## Short problem 1
Write out the stretch of the railway fares column from "It is because of" through "million passengers daily.".
## Short problem 2
In the railway fares column, who was removed as Railway Minister in 2012 for trying to raise fares?

## Page
* Begin *

Tavleen Singh <http://www.niticentral.com/author/tavleen-singh>27 Jun 2014
On the morning of the railway accident near Chhapra last Wednesday, TV news
anchors, especially on the Hindi channels, went slightly nuts. They
connected the accident, which may have been an act of Maoist terrorism, to
the recent rise in the price of railway tickets and freight transport
announced by the new Minister of Railways. They charged the Minister with
betraying the ‘common man’. Here I quote verbatim what a lady anchor said,
“The Government has raised the price of tickets by 14 per cent on the
grounds that passengers will be provided with better services and better
security but this accident is a proof that the burden of paying more should
not be imposed on the common man. He now pays almost as much for a railway
ticket as he pays for an air ticket and he cannot even be guaranteed
safety.”
 ------------------------------
 What this lady and her comrades on television chose not to mention is that
it is because the railways have failed to raise the price of passenger
travel and freight for more than a decade that it is unable to provide
better services. It is because fares are not increased regularly that they
have gone up steeply now. When it comes to Railway budgets, populism always
wins. The most famous example of this came in 2012 when the hysterically
populist Chief Minister of West Bengal ordered the Prime Minister to sack
Dinesh Trivedi as Railway Minister because he dared to try and raise fares
by between two paise and 30 paise a kilometre. Her Trinamool Congress was
part of the Central Government at the time and the Minister was one of
hers. The Prime Minister was controlled by Sonia Gandhi whose populist
ideas exceed the wildest dreams of Mamata Banerjee so he was forced to
comply. But, the 14 per cent increase was what even Sonia Gandhi would have
been forced to order if her Government had been voted back this time. The
new Railway Minister has made it clear that he is implementing something
that his predecessor had said was necessary
<http://www.niticentral.com/2014/06/23/railway-fare-hike-a-practical-praiseworthy-move-232096.html>
.
It is because of populism of the worst kind that the Indian Railways have
gone from being among the finest and grandest in the world to being the
worst
<http://www.niticentral.com/2014/06/25/10-ways-indian-railways-can-be-revived-232213.html>
and most unsafe today. Populist Railway Ministers have so mismanaged the
Railway Budget that there has not been any money left for expansion,
modernisation or anything.  So in the 67 years since the British left
Indian Railway Ministers have added only a miniscule amount of new track
despite passenger travel having gone up six fold since 1947. Independent
India inherited 55,000 route kilometres of track and today this figure
stands at 63,000 route kilometres to serve 24 million passengers daily.

* End *

Collected data:
* Begin *

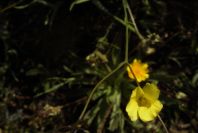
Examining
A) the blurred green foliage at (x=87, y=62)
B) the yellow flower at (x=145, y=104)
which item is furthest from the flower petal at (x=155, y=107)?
the blurred green foliage at (x=87, y=62)

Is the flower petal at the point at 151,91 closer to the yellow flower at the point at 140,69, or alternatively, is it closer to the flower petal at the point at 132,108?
the flower petal at the point at 132,108

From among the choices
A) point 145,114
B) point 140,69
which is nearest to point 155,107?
point 145,114

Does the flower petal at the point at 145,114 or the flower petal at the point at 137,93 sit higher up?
the flower petal at the point at 137,93

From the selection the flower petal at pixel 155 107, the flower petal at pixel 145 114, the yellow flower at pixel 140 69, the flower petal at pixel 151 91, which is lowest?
the yellow flower at pixel 140 69

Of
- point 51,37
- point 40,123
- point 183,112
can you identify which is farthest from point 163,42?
point 40,123

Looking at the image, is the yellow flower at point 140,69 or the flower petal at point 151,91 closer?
the flower petal at point 151,91

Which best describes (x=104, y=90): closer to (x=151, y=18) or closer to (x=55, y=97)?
(x=55, y=97)
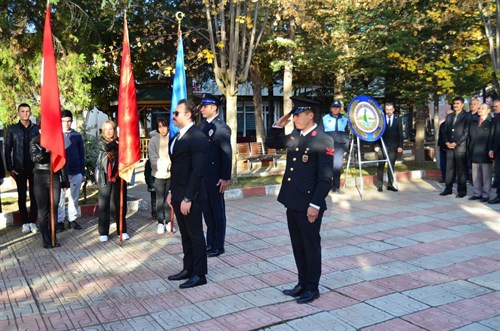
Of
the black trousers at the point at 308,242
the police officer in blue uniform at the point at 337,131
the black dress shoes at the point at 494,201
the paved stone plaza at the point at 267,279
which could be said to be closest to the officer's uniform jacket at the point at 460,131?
the black dress shoes at the point at 494,201

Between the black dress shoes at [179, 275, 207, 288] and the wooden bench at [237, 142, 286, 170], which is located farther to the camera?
the wooden bench at [237, 142, 286, 170]

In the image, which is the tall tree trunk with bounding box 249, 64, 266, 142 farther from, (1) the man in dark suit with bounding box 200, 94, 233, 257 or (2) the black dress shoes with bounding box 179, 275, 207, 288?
(2) the black dress shoes with bounding box 179, 275, 207, 288

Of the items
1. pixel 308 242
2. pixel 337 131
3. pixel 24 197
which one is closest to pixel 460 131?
pixel 337 131

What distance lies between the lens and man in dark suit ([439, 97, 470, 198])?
10430mm

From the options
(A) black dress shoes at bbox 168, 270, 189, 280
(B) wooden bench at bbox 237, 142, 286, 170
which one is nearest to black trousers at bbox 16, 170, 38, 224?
(A) black dress shoes at bbox 168, 270, 189, 280

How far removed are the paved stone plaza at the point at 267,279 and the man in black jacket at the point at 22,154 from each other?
504mm

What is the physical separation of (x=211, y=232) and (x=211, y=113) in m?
1.63

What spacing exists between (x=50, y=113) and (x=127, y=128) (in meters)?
1.13

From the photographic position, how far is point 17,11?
39.1 feet

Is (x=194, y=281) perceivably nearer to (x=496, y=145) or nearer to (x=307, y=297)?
(x=307, y=297)

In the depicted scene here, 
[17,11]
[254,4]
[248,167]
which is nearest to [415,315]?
[254,4]

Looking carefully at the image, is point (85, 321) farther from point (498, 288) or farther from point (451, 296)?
point (498, 288)

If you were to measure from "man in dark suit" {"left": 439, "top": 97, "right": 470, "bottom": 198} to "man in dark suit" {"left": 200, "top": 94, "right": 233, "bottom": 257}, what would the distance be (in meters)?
6.25

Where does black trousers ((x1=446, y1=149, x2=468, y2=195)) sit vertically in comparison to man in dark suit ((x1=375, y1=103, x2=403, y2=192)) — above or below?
below
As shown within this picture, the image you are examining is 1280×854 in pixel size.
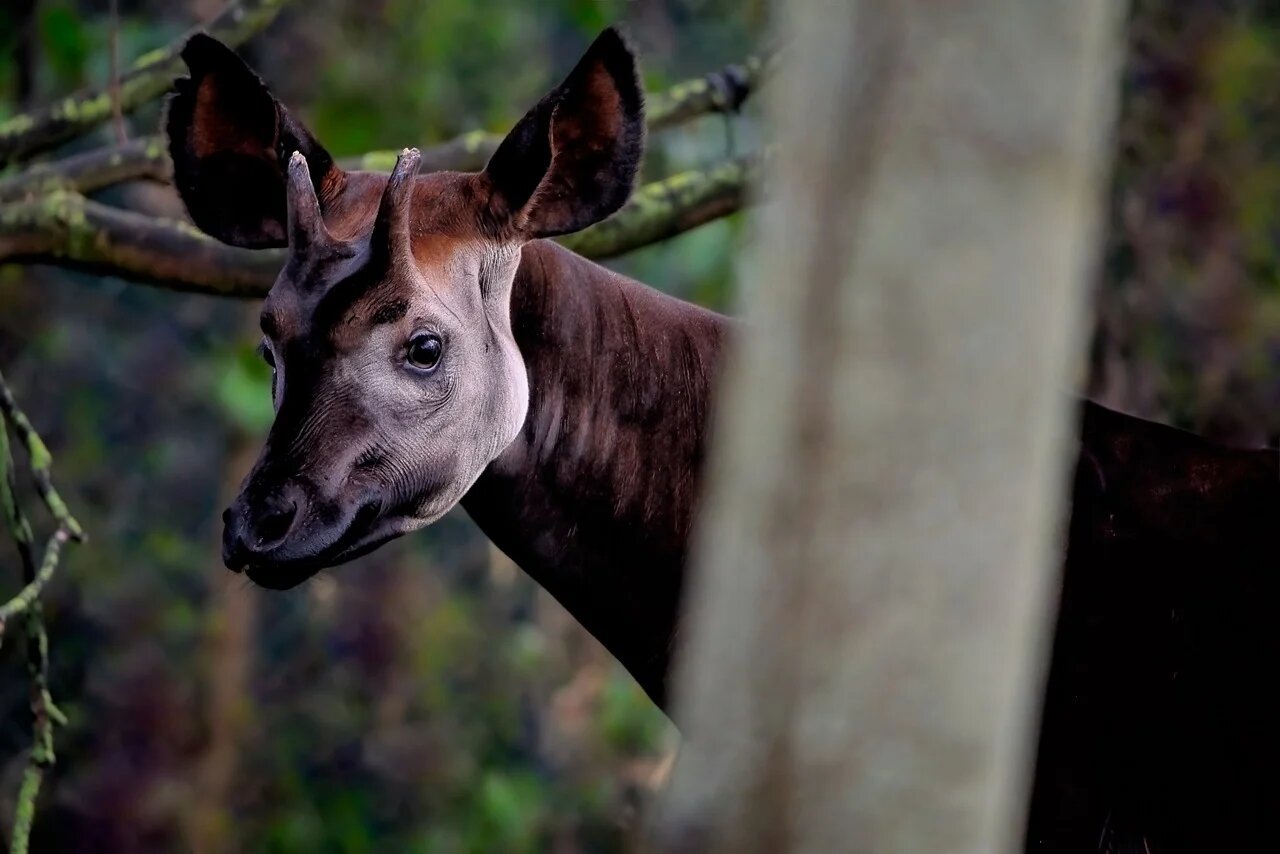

* End *

## Solution 1
It is because of populism of the worst kind that the Indian Railways have
gone from being among the finest and grandest in the world to being the
worst
<http://www.niticentral.com/2014/06/25/10-ways-indian-railways-can-be-revived-232213.html>
and most unsafe today. Populist Railway Ministers have so mismanaged the
Railway Budget that there has not been any money left for expansion,
modernisation or anything.  So in the 67 years since the British left
Indian Railway Ministers have added only a miniscule amount of new track
despite passenger travel having gone up six fold since 1947. Independent
India inherited 55,000 route kilometres of track and today this figure
stands at 63,000 route kilometres to serve 24 million passengers daily.

## Solution 2
Dinesh Trivedi